• Task list
1. List every fish species named in proposals 1 through 5 of the Destin Rodeo forum post.
2. Resume the Destin Rodeo forum thread after its final line by writing the reply that follows the Caddy Yakker heading.

• Passage to read
start

# Destin Rodeo 2013 proposed changes



## catdad100 (Nov 17, 2009)

1)Redfish 1st and 2nd place added to Open Inshore division replacing Jack Crevale
2)Triggerfish added to all motorized boat divisions plus ladies and juniors
3)Daily awards species to stay the same except for scamp instead of lane snapper(not sure on lane being removed upon reviewing my notes) but be split 2 ways charter and private 
4)Lane snapper to have 1 place instead of 2 in reef division
5)was proposed to swap out spanish mack with black drum inshore division but shot down by 26ft and over charters as its only place they have to enter one at this time.
6)Captains Calcutta standings to be posted on leaderboard at weigh-in site and online and also be on rodeo site for online registration like the king jackpot
7)Working on a mobile app for updates of standing but no guarantees it will be ready in time
8)Will be able to bring in hammerheads and tigers if you carry an hms permit and caught in federal waters.
9)1st fish award will be award on spot only and carry no points toward captains award/calcutta
10)Captains must intial division on entry form when a fish makes the board(this is in case the volunteers filling it out get it wrong,etc,)

* more stuff brought up and sure Ive missed mentioning something so if you've got a question post it here or pm me.
*This is just some of the highlights of whats proposed and we still have one more meeting and its got to be approved by the board so things could change.


----------



## Caddy Yakker (May 21, 2011)

end

• Given records
start

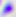

Micrograph. Captured at 400x magnification. Toxoplasma gondii is shown.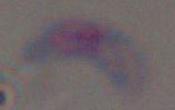 1000x magnification. Toxoplasma gondii is seen. Photomicrograph.Give a bounding box for every leukocyte visible.
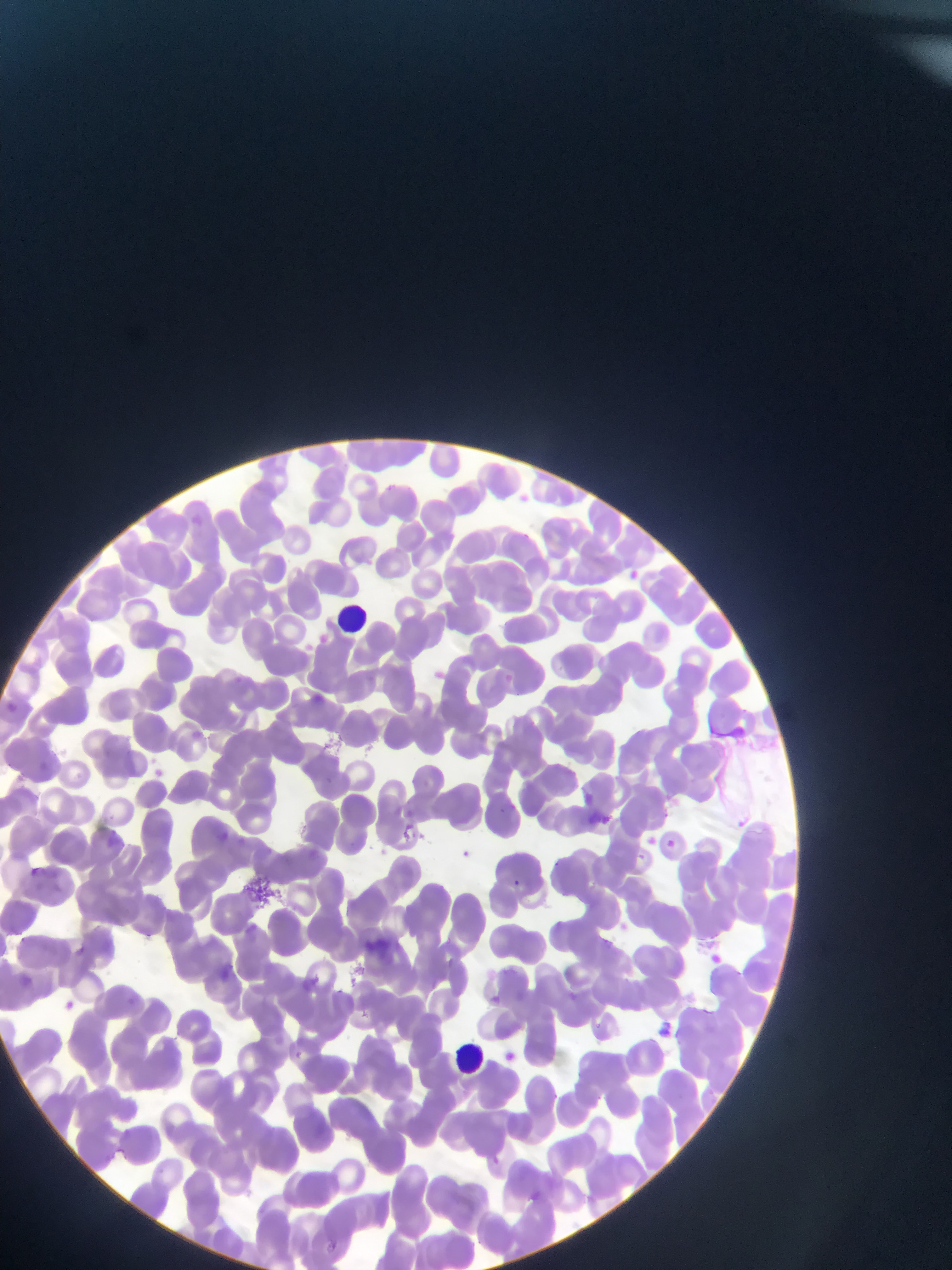

Approximate bounding boxes as {left, top, right, bottom} in pixels.
Leukocytes: {340, 603, 365, 635}, {449, 1041, 493, 1075}.

Plasmodium parasite locations: {624, 567, 644, 585}, {315, 632, 330, 646}, {232, 675, 249, 688}, {310, 692, 327, 708}, {501, 801, 519, 817}, {103, 813, 119, 828}, {730, 815, 751, 834}, {398, 823, 421, 845}, {212, 831, 232, 847}, {663, 836, 679, 851}, {457, 847, 474, 862}, {22, 864, 45, 883}, {509, 877, 523, 890}, {145, 932, 156, 942}, {16, 936, 26, 942}, {704, 949, 723, 967}, {213, 965, 233, 984}, {336, 988, 348, 998}, {486, 992, 504, 1008}, {60, 998, 78, 1015}, {359, 1010, 369, 1020}, {591, 1019, 603, 1033}, {654, 1020, 676, 1040}, {290, 1049, 305, 1062}, {499, 1050, 517, 1066}. Artifact (stain precipitate or debris) locations: {721, 720, 752, 739}, {246, 868, 281, 905}, {367, 923, 408, 960}. Thin blood film. Image is 952×1270 pixels. Single field of view. Sample from Ghana. Photographed through a microscope with a mobile-phone camera.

end

• Responses by task
1.
- Redfish
- Jack Crevale
- Triggerfish
- scamp
- lane snapper
- spanish mack
- black drum

2.
Cool! So does that mean trigger fish will be added to kayak division as well?


----------



## catdad100 (Nov 17, 2009)

*kayak division*

Dont have my notes with me right now but was glad you asked that as I was considering posting this on the kayak section ,several proposals were brought up I believe grouper,blackfin tuna and even red snapper but were all shot down,I believe one of the charter guys said maybe if they can find a sponsor for them.Well the red snapper is a non issue but concerning the others I believe the kayak,paddleboard division is sponsored by the same person/entity whom pretty well dictates what they will sponsor because it came up last year and is why it was only ones to include redfish last year so thats the key to it,contact them and see what they are willing to sponsor and it shouldnt be a problem,but we need to act fast as our next meeting is march 12th .From the 2011 rodeo guide its listed as sponsored by Kayak Experience but Im in touch with Helen at rodeo office via email now and am gonna verify the sponsor.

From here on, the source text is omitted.